Please lay out every line of the records below as a Markdown table with two columns, Row and Text, skipping the blank lines. Leave the pictures out of the table.

## Supplied records
________
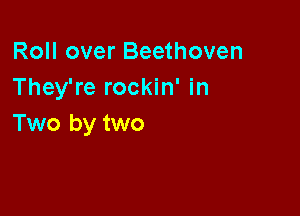 Roll over Beethoven
They're rockin' in

Two by two
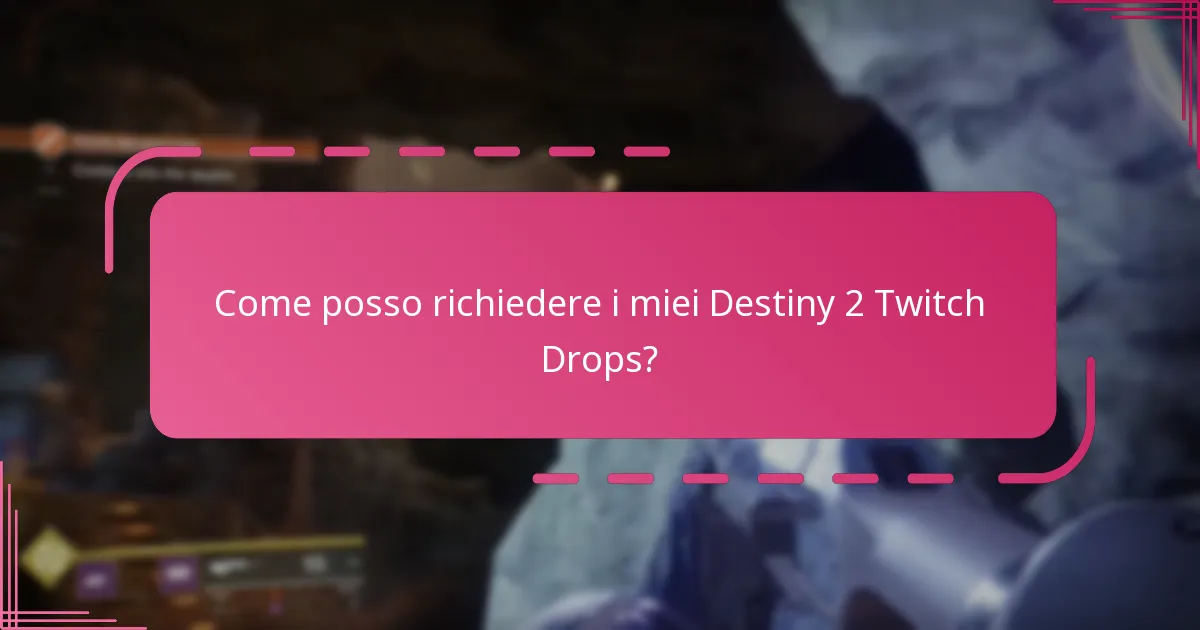 Quali streamer partecipano ai Destiny 2 Twitch Drops?
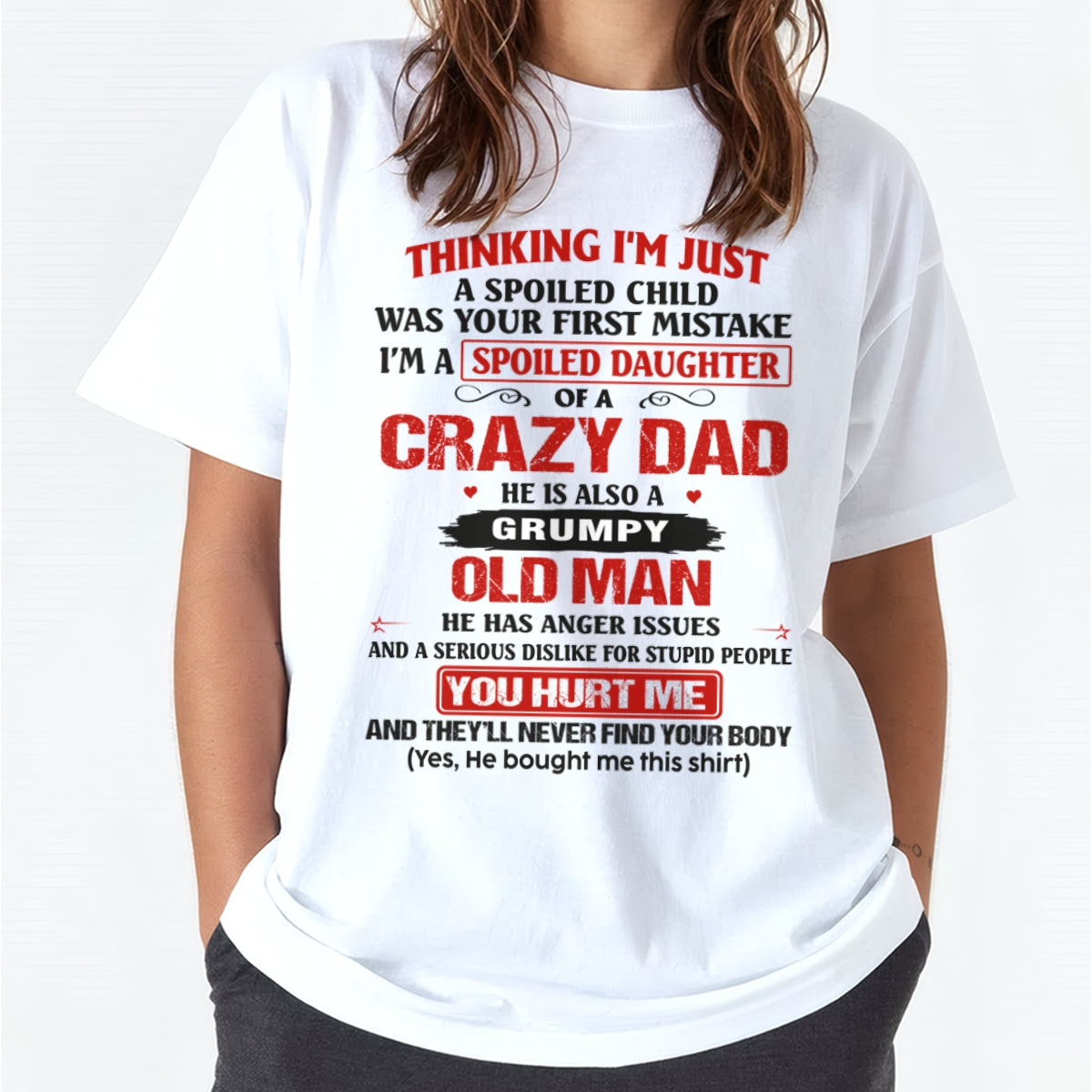 Spoiled Daughter of a Crazy Dad Shirt – Birthday Gift From Dad / Man - ccdi00 (SKU26T-0189-00)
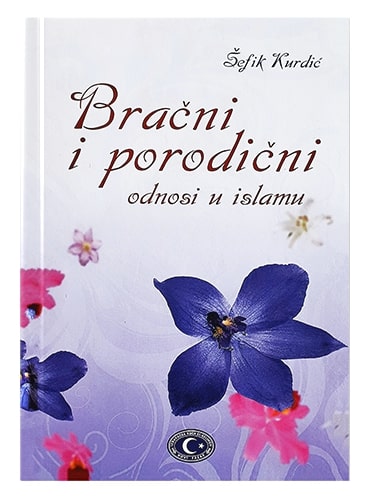Bračni i porodični odnosi u islamu Šefik Kurdić islamske knjige islamska knjižara Sarajevo Novi Pazar El Kelimeh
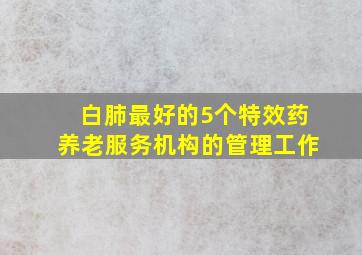 白肺最好的5个特效药养老服务机构的管理工作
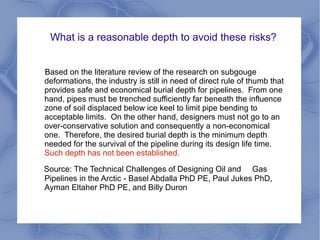 What is a reasonable depth to avoid these risks?


Based on the literature review of the research on subgouge
deformations, the industry is still in need of direct rule of thumb that
provides safe and economical burial depth for pipelines. From one
hand, pipes must be trenched sufficiently far beneath the influence
zone of soil displaced below ice keel to limit pipe bending to
acceptable limits. On the other hand, designers must not go to an
over-conservative solution and consequently a non-economical
one. Therefore, the desired burial depth is the minimum depth
needed for the survival of the pipeline during its design life time.
Such depth has not been established.

Source: The Technical Challenges of Designing Oil and Gas
Pipelines in the Arctic - Basel Abdalla PhD PE, Paul Jukes PhD,
Ayman Eltaher PhD PE, and Billy Duron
________
## Answer to this task
| Row | Text |
|---|---|
| 1 |  Roll over Beethoven |
| 2 | They're rockin' in |
| 3 | Two by two |
| 4 |  Quali streamer partecipano ai Destiny 2 Twitch Drops? |
| 5 |  Spoiled Daughter of a Crazy Dad Shirt – Birthday Gift From Dad / Man - ccdi00 (SKU26T-0189-00) |
| 6 | Bračni i porodični odnosi u islamu Šefik Kurdić islamske knjige islamska knjižara Sarajevo Novi Pazar El Kelimeh |
| 7 |  白肺最好的5个特效药养老服务机构的管理工作 |
| 8 |  What is a reasonable depth to avoid these risks? |
| 9 | Based on the literature review of the research on subgouge |
| 10 | deformations, the industry is still in need of direct rule of thumb that |
| 11 | provides safe and economical burial depth for pipelines. From one |
| 12 | hand, pipes must be trenched sufficiently far beneath the influence |
| 13 | zone of soil displaced below ice keel to limit pipe bending to |
| 14 | acceptable limits. On the other hand, designers must not go to an |
| 15 | over-conservative solution and consequently a non-economical |
| 16 | one. Therefore, the desired burial depth is the minimum depth |
| 17 | needed for the survival of the pipeline during its design life time. |
| 18 | Such depth has not been established. |
| 19 | Source: The Technical Challenges of Designing Oil and Gas |
| 20 | Pipelines in the Arctic - Basel Abdalla PhD PE, Paul Jukes PhD, |
| 21 | Ayman Eltaher PhD PE, and Billy Duron |